Les bandits armés regroupés au sein de la coalition criminelle «Viv Ansanm» continuent de semer la terreur dans la capitale haïtienne, Port-au-Prince, plongée dans le chaos. Jeudi après-midi, le Commissariat de Port-au-Prince, situé dans les parages du Champ-de-Mars a été la cible des gangsters notamment le caïd de Village de Dieu. Des tirs à l’arme automatique ont été entendus créant un climat de terreur palpable.
Le centre-ville de Port-au-Prince a été le théâtre d’affrontements entre policiers et bandits qui ont coordonné une attaque contre le Commissariat de Port-au-Prince. En effet, des tirs nourris ont retenti dans les rues Capois, Romain entre autres forçant les résidents à fuir leurs maisons.

Lors de cette attaque, Vladimir Paraison chef de la sécurité du palais national a été blessé par balle allors qu’il venait en renfort aux policiers affectés au Commissariat de Port-au-Prince. Atteint de projectile, le responsable a été transporté en urgence à l’hôpital pour se faire soigner.

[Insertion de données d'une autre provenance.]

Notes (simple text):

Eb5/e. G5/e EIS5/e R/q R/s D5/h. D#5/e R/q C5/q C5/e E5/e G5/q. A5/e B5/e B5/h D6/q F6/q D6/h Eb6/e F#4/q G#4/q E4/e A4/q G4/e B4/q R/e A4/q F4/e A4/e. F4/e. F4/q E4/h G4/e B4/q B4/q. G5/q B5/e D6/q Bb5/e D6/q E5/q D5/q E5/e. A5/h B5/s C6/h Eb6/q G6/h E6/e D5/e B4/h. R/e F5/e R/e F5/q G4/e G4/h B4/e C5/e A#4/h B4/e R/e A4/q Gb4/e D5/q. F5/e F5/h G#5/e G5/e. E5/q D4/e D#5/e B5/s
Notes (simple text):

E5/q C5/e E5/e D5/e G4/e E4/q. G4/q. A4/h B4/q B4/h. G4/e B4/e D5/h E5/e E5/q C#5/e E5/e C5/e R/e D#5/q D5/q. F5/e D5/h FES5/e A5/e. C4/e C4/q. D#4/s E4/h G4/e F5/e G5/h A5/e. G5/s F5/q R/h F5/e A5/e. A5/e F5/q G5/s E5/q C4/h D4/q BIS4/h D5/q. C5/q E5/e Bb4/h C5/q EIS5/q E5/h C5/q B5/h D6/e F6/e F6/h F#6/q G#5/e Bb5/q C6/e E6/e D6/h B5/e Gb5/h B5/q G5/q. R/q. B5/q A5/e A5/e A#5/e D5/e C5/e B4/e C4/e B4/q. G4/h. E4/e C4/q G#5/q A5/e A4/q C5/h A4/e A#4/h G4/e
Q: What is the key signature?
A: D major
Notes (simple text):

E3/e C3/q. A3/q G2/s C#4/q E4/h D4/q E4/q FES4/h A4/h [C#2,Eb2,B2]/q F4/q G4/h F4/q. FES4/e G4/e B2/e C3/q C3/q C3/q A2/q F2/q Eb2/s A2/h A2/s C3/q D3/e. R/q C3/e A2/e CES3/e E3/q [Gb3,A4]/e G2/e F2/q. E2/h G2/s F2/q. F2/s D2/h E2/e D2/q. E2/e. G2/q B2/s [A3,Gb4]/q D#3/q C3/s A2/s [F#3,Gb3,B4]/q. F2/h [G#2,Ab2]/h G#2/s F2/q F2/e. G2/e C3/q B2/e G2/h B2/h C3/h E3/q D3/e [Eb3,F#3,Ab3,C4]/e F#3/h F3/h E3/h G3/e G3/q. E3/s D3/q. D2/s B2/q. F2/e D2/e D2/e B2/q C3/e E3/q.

Cette nouvelle vague de violences souligne l’insouciance et la désinvolture des autorités qui semblent se limiter à des promesses utopiques.
À Delmas 17, 19, 30, 31, 32, la situation est encore tendue. Les gangs défiant le gouvernement CPT-FILS-Aimé tuent, volent, violent et incendient.
Alors que la population livrée à elle même attend des actions concrètes pour ramener la paix dans le pays pris en otage par des bandits armés.
Haïti pâtit depuis longtemps des violences de bandes criminelles, accusées de meurtres, viols, pillages et enlèvements contre rançon, dans un contexte de grande instabilité politique.
Ces violences se sont aggravées depuis un an, lorsque des groupes armés ont lancé en février 2024 des attaques coordonnées à Port-au-Prince pour obtenir la démission du Premier ministre de l’époque Ariel Henry. Ce dernier avait démissionné en mars 2024, laissant la place à des autorités de transition peinant à contenir la crise sécuritaire.